Voorlopig maar het laatste wat ik gezegd heb, lijkt mij.

De heer Boorsma (CDA):

Dat lijkt mij onjuist. Ik heb die cijfers gevraagd in het voorlopig verslag, zoals hij zonder meer kan geloven. Ik heb die cijfers gekregen in de memorie van antwoord. Het is geen boosaardige opzet van mij, maar ik zeg alleen dat ik die cijfers heb ontleend aan zijn memorie van antwoord. Hoe kan dat?

Minister Dijkstal:

Daar heb ik geen idee van, zeker niet in deze veelheid van stukken. Bij uw vraag naar de druk van dit geheel op de salarisonderhandelingen en over de vergrijzing hoort het antwoord hoe het nu precies met die premies zit. Ik heb dat met enig enthousiasme voorgedragen. Daar moet u het voorlopig maar mee doen. Nu bent u weer aan zet. Als ik hoor dat die cijfers anders zijn, gaan wij gewoon door.

Voorzitter! Dan kom ik op een volgende vraag van de heer Boorsma, namelijk of er aanwijzingen zijn dat er instellingen zouden willen uittreden. Die aanwijzingen zijn er niet.

Dan stap ik over naar een paar vragen die de heer Boorsma heeft gesteld over de kaderregeling voor de VUT. De heer Boorsma wees erop dat hier sprake is van een juridisch-technische systeemwijziging, zonder budgettaire consequenties. Dan moet de vraag gesteld worden waar het huidige omslagstelsel vastligt. Waar vind je dat in terug? Het antwoord is dat dit voor het overgangsrecht voor de lopende uitkeringen in artikel 9 van het wetsvoorstel zit. Voor nieuwe uitkeringen zit het in de VUT-overeenkomst, die op zichzelf is gebaseerd op de voorgestelde kaderwet voor de VUT.

Wat zijn de budgettaire consequenties als het wetsvoorstel zou worden verworpen, is dan de controlevraag. Dan blijft het bestaande regime gehandhaafd. Dat betekent dat de huidige VUT-wet blijft gelden, net als de financieringsbepalingen die in de wet financiële voorzieningen privatisering ABP zijn geregeld.

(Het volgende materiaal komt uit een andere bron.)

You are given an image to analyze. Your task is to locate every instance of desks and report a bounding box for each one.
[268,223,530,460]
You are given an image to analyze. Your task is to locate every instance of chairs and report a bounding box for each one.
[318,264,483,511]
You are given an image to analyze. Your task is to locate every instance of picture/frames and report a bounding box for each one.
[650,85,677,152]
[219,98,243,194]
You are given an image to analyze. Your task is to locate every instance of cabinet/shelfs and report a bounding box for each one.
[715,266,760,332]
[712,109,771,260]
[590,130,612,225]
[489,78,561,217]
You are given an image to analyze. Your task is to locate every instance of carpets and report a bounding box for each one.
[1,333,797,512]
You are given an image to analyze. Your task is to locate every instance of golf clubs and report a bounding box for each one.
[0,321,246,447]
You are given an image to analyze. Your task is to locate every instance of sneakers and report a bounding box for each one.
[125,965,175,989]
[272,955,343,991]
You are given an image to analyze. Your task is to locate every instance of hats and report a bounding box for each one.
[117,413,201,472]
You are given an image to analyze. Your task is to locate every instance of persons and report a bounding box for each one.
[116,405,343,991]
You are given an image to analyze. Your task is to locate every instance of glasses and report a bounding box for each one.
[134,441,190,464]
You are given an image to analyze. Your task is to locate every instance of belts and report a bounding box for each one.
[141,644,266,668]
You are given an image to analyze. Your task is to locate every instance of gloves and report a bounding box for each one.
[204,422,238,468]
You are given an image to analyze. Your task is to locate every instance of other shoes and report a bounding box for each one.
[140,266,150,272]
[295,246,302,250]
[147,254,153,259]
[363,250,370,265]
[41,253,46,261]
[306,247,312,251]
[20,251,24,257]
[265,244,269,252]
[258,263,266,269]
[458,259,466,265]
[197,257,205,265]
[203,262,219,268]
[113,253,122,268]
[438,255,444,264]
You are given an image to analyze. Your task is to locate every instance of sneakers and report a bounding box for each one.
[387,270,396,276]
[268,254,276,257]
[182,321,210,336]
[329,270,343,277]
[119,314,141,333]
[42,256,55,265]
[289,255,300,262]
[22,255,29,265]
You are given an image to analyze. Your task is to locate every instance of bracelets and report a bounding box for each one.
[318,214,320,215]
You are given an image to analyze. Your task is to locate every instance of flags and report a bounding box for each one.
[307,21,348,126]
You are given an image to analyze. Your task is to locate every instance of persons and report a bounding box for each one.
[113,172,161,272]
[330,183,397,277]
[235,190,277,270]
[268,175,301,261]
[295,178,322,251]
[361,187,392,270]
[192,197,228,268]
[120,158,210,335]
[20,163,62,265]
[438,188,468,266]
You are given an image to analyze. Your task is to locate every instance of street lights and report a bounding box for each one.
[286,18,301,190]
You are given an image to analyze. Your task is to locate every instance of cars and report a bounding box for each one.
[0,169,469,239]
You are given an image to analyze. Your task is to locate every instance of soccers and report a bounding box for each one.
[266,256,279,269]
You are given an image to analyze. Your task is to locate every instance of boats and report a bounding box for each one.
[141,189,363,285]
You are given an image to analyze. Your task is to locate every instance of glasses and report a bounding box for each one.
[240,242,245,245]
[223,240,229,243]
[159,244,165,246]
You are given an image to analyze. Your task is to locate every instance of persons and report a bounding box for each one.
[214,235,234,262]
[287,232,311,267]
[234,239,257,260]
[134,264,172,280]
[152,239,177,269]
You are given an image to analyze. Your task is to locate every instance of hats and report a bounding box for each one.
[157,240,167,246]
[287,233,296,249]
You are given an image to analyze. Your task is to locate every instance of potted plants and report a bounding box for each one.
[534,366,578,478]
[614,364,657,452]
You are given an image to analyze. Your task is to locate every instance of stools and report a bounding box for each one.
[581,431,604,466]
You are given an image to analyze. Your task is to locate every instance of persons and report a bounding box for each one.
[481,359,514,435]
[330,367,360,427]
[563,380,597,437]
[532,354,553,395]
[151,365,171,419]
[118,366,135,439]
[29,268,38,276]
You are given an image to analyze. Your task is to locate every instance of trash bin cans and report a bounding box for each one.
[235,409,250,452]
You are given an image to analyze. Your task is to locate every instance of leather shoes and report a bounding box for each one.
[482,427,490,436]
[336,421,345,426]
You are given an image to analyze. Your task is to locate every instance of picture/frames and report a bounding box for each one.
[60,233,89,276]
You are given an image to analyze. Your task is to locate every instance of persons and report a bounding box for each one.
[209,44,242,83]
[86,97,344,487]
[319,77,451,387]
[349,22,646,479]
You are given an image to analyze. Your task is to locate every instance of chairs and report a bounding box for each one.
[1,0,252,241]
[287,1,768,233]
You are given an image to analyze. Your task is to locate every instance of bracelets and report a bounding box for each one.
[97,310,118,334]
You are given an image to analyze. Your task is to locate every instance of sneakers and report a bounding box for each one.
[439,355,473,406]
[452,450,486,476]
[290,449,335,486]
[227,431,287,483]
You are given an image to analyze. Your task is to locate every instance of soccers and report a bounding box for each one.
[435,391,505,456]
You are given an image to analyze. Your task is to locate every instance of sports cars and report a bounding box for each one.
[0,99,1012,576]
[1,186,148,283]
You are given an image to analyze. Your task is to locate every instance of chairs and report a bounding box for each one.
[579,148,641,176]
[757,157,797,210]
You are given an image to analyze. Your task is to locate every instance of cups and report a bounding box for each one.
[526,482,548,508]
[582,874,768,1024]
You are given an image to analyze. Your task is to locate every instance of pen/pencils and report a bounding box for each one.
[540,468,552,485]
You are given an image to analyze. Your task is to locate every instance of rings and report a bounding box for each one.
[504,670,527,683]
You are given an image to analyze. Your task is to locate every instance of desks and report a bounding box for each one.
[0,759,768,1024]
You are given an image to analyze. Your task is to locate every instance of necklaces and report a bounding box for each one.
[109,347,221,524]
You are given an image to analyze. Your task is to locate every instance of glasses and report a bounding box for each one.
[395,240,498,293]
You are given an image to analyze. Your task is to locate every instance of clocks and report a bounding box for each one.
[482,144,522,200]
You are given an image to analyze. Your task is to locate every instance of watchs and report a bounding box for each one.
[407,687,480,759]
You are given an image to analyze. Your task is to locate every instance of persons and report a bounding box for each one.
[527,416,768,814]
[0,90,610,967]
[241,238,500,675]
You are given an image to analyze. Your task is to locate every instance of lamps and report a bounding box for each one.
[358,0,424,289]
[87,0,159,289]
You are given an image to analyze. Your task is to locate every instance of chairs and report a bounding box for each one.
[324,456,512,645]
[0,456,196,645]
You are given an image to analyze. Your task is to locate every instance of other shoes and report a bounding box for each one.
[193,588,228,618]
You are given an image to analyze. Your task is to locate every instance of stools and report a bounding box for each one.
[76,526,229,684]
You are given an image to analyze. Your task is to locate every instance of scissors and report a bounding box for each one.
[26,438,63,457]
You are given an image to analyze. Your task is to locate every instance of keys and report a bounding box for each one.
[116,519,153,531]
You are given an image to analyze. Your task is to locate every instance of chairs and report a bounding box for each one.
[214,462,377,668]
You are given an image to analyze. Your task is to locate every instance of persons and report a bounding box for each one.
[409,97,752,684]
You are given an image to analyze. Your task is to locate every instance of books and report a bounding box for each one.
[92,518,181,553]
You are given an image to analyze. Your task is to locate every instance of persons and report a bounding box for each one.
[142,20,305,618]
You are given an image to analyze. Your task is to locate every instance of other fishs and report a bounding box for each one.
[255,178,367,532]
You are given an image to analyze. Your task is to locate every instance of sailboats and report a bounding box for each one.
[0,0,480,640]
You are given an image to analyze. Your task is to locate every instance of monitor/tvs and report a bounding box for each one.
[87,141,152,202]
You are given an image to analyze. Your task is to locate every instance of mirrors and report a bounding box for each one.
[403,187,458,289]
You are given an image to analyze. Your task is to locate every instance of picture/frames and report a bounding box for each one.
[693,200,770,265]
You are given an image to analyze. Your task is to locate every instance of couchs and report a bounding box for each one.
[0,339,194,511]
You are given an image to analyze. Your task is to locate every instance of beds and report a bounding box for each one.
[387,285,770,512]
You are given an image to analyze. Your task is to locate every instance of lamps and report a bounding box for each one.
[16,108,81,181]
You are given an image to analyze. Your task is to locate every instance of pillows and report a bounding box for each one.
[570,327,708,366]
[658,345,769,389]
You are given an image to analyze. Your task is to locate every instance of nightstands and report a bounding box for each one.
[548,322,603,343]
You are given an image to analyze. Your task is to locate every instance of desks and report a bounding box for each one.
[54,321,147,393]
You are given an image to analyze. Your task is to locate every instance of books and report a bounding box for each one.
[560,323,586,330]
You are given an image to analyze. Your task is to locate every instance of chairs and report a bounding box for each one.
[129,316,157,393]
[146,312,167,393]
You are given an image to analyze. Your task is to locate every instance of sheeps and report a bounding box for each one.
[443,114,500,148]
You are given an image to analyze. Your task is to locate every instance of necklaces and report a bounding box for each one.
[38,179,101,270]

Over de budgettaire consequenties van de regeling voor doorstroming onderwijspersoneel, de DOP-regeling, heeft de heer Boorsma gevraagd waarom ik niet gewoon toegeef, dat deze uitkeringen zijn vergeten en dat er door herstel van deze omissie budgettaire consequenties zijn. Ik wil hem daar wel iets in toegeven. Ik geloof inderdaad dat nagelaten is om deze uitkeringen uitdrukkelijk te noemen in de stukken. Ik denk dat hij op dit punt gelijk heeft.

Verder doorgaande op de kaderregeling VUT deed zich de vraag voor welke partijen als zelfstandig rechtssubject kunnen worden beschouwd die een VUT-overeenkomst kunnen sluiten. De heer Boorsma heeft de intrigerende vraag gesteld of bijvoorbeeld een groep ambtenaren van de gemeente Den Haag een eigen regeling kan krijgen.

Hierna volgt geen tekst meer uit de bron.